Finding a new you

Moving out of your comfort zone is an opportunity to shake up your thinking.

September 03, 2017 05:00 pm | Updated 05:00 pm IST

Satheesh Vellinezhi

Satheesh Vellinezhi

Sometimes, it seems like growing up is all about finding that elusive thing called a comfort zone. That space where you feel secure, un-threatened, confident and — mostly — appreciated. This could be an activity you engage in, a place you go to, a group you hang out with, a genre of book you read…just about anything where you feel a sense of belonging and yes, of course, are comfortable. When you find it, the world suddenly seems to be a better place. Understandably, then, we are reluctant to do anything that might disturb it—or displace us in any way.

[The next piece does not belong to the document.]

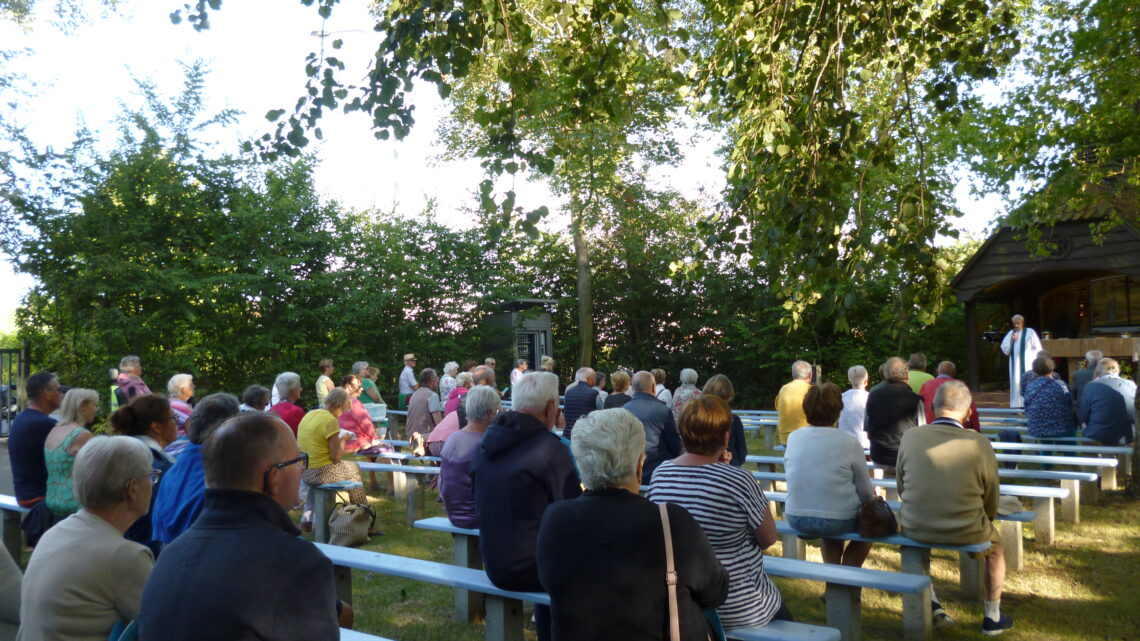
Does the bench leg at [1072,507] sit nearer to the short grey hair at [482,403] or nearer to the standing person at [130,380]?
the short grey hair at [482,403]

The dictionary defines comfort zone as a “place where you feel at ease” but also, “a settled method of working that requires little effort and yields barely acceptable results.” In this zone, your basic ideas about yourself and the world are not challenged, and you can continue to do things in a set way.

The transition to college from school, to university from college, or from education to the workplace usually entails that you move out of this comfort zone. More often than not, you are removed from your circle of old friends and classmates, you enter a new physical and mental space where the expectations have to be figured out and old habits set aside for new modes of working. After such a move, we tend to spend the first few weeks trying to rediscover our comfort zone. We seek companions who most closely resemble our old friends (or ourselves), we apply our old ways of doing things to the new situation, hoping they will be adequate. In fact, the more unsettled we feel in this new space, the more we cling to the familiar, the known.

New learning

No doubt it is very important to find that comfort zone — it is a way of gaining some confidence and emotional and psychological security. But recall that second definition of the term: “a method of working that requires little effort…”. Now that’s something to guard against. Just as it is important to find one’s comfort zone in a new location, it is also important not to get too comfortable in it. Intellectual growth — and indeed other facets of personal growth — comes from seeking and meeting challenges. New problems demand new approaches, and from that comes new learning. And sometimes the learning can come from shifting one’s way of looking at old problems, from engaging in new conversations with strangers.

New spaces also can be an opportunity to change patterns that you have grown tired of, but have somehow become wedded to — they are too closely tied to the identity you’ve built in your old school or college, and your old friends expect you to be that way, to do things that way. Of course, trying new things can take a positive or a negative turn — and that’s a judgment call that you will need to make.

In an academic setting, moving out of your comfort zone can mean a variety of things. It could mean consciously reading material, you have so far pushed aside as too boring or too complex; exposing yourself to ideas that you have felt uncomfortable or disagreed with; tackling projects that you have avoided because they were too much trouble; collaborating with peers whom you’ve avoided because of their politics or culture; learning new tools or rethinking old ones… or simply speaking up in class if you’ve been the silent spectator, or listening to others instead of always being the one to speak up.

When you find yourself in a new space, surrounded by new faces and ideas; when you’re outside your comfort zone; see it as an opportunity to shake up your life and your thinking a little bit. Think of it as an opportunity to try on a new you.